# Do this:
Pick out each line in the entries below that contains the word "which", and copy those lines.

# Records for the task:
"""
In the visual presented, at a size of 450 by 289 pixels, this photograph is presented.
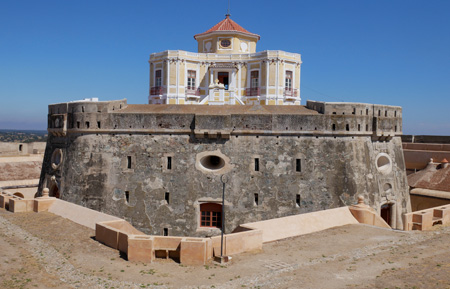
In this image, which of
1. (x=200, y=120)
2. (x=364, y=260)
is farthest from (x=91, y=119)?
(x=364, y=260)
"""
"""
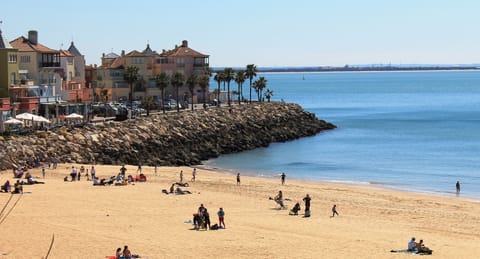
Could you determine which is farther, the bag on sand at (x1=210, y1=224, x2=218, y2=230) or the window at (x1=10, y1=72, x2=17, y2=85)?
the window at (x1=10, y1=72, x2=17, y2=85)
"""
# Exercise output:
In this image, which of
Could you determine which is farther, the bag on sand at (x1=210, y1=224, x2=218, y2=230) or the window at (x1=10, y1=72, x2=17, y2=85)?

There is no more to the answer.